== Requirements ==
Recast the lines from the one containing "How widely are" through the end of the records as a Markdown table with the columns Row and Line, skipping blank lines and leaving out the pictures.
── Material provided
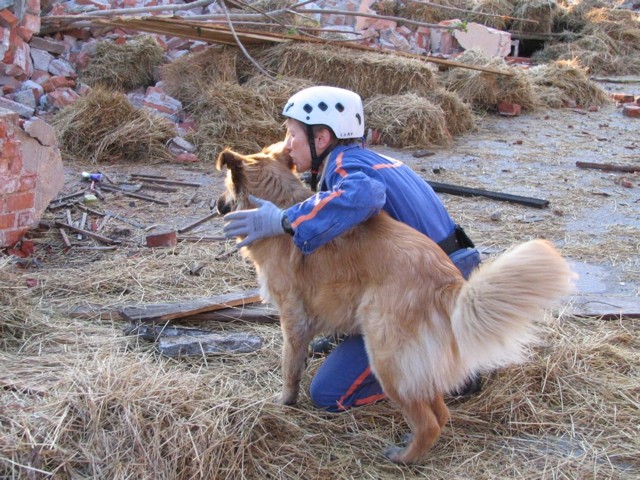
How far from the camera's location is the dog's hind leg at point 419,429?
3277 millimetres

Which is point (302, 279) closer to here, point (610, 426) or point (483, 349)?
point (483, 349)

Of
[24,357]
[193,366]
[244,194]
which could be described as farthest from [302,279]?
[24,357]

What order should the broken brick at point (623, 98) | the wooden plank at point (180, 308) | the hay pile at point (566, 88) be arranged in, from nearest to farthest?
the wooden plank at point (180, 308), the hay pile at point (566, 88), the broken brick at point (623, 98)

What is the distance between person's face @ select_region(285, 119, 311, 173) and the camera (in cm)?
372

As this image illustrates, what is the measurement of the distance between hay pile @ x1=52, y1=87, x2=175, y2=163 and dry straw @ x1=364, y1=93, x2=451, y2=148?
336 centimetres

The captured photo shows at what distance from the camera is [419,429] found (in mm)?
3312

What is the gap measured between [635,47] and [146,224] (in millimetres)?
18145

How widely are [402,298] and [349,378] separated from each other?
76cm

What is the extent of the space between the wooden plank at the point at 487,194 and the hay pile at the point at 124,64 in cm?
573

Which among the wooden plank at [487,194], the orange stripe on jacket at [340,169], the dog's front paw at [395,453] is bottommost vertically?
the dog's front paw at [395,453]

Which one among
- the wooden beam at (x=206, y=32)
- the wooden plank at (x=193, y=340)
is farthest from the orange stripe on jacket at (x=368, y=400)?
the wooden beam at (x=206, y=32)

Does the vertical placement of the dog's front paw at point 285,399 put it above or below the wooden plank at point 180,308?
below

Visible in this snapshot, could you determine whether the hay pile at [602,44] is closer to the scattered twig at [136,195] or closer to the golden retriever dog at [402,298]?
the scattered twig at [136,195]

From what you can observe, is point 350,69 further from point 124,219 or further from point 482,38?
point 482,38
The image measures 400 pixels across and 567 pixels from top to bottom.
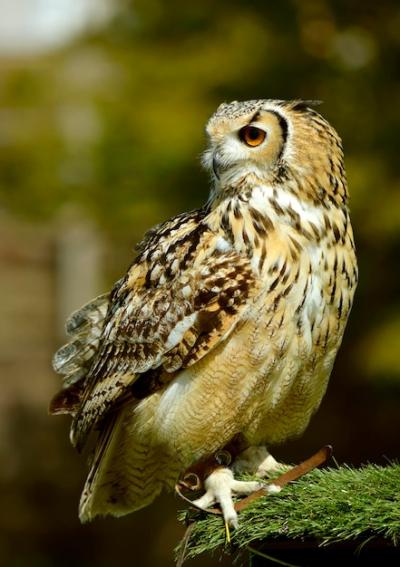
────
== Solution to this task ==
| Row | Line |
|---|---|
| 1 | How widely are [402,298] and [349,378] separated from each other? |
| 2 | 76cm |
| 3 | What is the extent of the space between the wooden plank at the point at 487,194 and the hay pile at the point at 124,64 in cm? |
| 4 | 573 |
| 5 | Which among the wooden plank at [487,194], the orange stripe on jacket at [340,169], the dog's front paw at [395,453] is bottommost vertically? |
| 6 | the dog's front paw at [395,453] |
| 7 | Which one among |
| 8 | - the wooden beam at (x=206, y=32) |
| 9 | - the wooden plank at (x=193, y=340) |
| 10 | is farthest from the orange stripe on jacket at (x=368, y=400)? |
| 11 | the wooden beam at (x=206, y=32) |
| 12 | Does the vertical placement of the dog's front paw at point 285,399 put it above or below the wooden plank at point 180,308? |
| 13 | below |
| 14 | Visible in this snapshot, could you determine whether the hay pile at [602,44] is closer to the scattered twig at [136,195] or closer to the golden retriever dog at [402,298]? |
| 15 | the scattered twig at [136,195] |
| 16 | From what you can observe, is point 350,69 further from point 124,219 or further from point 482,38? |
| 17 | point 482,38 |
| 18 | The image measures 400 pixels across and 567 pixels from top to bottom. |